Texto de la página:
========================
Dice el proverbio que la verdad es la hija del tiempo. Lo cual, en una época como la actual, en la que nos sobra de todo menos tiempo, no deja de ser un triste consuelo.
Josephine Tay trata en su novela (en 1990 elegida la mejor de misterio escrita en inglés por laCrime Writers’ Association de Gran Bretaña)un crimen que se produjo hace 400 años (vamos, que parece que ha prescrito): nada menos que el del Rey de Inglaterra Ricardo III.
Alan Grantt investiga desde la cama del hospital en la que está postrado, a causa de un poco heroico accidente laboral ejerciendo como inspector de Scotland Yard.
Mientras amigos y conocidos le atiborran de libros indigestos, descubre una foto del monarca y, a partir de su retrato, se interesa por su historia. Indagando, con la inestimable ayuda recopiladora de un estudiante americano que vive en Londres por amor, descubre uno de los grandes males endémicos de la sociedad: las falsaciones de la Historia.
Grant reivindica la historia contra la Historia escrita por malintencionados e interesados y, lo que es peor, reescrita por bienintencionados que dan por verdadero lo que otros han escrito. Clama por la investigación que no adulteran las personas, sino la hecha de pequeños hechos del tiempo (el precio de un anillo, la venta de una casa, la cuenta en Andorra…), porque la historia real se escribe en formas que no se consideran históricas: facturas, cartas personales, libros de cuentas patrimoniales…
Vivimos una época en la que se escribe más que nunca pero se investiga y contrasta menos que nunca. Una afirmación se convierte el viral en menos que canta un twitt, y la mentira tiene las piernas más largas y esbeltas que Adriana Lima.
Una frase repetida cien veces se convierte en verdad, en historia, en leyenda y en mito casi instantáneamente, y nadie se molesta en recabar o en confirmar porque no hay tiempo. La siguiente noticia engulle a la anterior, a su vez construida sobre los restos y cadáveres de la previa (o de la más absoluta nada) y así sucesivamente.
La impostura, como dice el protagonista, es siempre fascinante. Es un juego fantástico, porque la balanza nunca se decanta, si la empujas sube otra vez como un tentetieso. Pero la impostura tiene las de ganar si no nos armamos de paciencia y del tan denostado tiempo.
Grantt es un tipo realista y con los pies en la tierra. Tiene la suficiente perspectiva para apreciar el esfuerzo (sin envidiar el sufrimiento de los montañeros que escalan el Everest) como vara de medir para el hombre, pero no aspira a tocar las estrellas porque las estrellas, como buen referente inalcanzable, te hacen sentir como una ameba.
========================
Tareas:
1. Copia el fragmento de la reseña que empieza con las palabras "Alan Grantt investiga" y termina con "de la Historia.", y reemplaza en él "Londres" por "Edimburgo".
2. Resume la reseña en dos oraciones.
Los datos no tienen nada que ver con la reseña.

Contenido de los datos:
========================
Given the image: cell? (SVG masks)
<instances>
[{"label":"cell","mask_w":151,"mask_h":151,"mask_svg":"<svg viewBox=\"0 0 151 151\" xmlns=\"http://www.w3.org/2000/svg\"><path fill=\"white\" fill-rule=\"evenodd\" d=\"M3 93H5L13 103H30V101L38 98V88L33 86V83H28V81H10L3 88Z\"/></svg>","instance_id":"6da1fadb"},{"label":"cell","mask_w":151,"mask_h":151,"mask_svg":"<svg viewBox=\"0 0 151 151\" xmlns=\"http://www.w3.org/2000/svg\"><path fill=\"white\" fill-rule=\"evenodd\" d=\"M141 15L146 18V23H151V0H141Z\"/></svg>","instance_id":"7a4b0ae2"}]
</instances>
========================
Respuestas:
1.
Alan Grantt investiga desde la cama del hospital en la que está postrado, a causa de un poco heroico accidente laboral ejerciendo como inspector de Scotland Yard.
Mientras amigos y conocidos le atiborran de libros indigestos, descubre una foto del monarca y, a partir de su retrato, se interesa por su historia. Indagando, con la inestimable ayuda recopiladora de un estudiante americano que vive en Edimburgo por amor, descubre uno de los grandes males endémicos de la sociedad: las falsaciones de la Historia.

2. La reseña trata de una novela de Josephine Tay en la que un inspector de Scotland Yard, postrado en la cama de un hospital, se interesa por un retrato de Ricardo III y, al investigar su crimen de hace 400 años, descubre cómo se falsea la Historia. El texto también critica que hoy se escriba más que nunca pero se investigue y contraste menos que nunca, de modo que una frase repetida cien veces se vuelve verdad y la impostura tiene las de ganar si no nos armamos de paciencia y tiempo.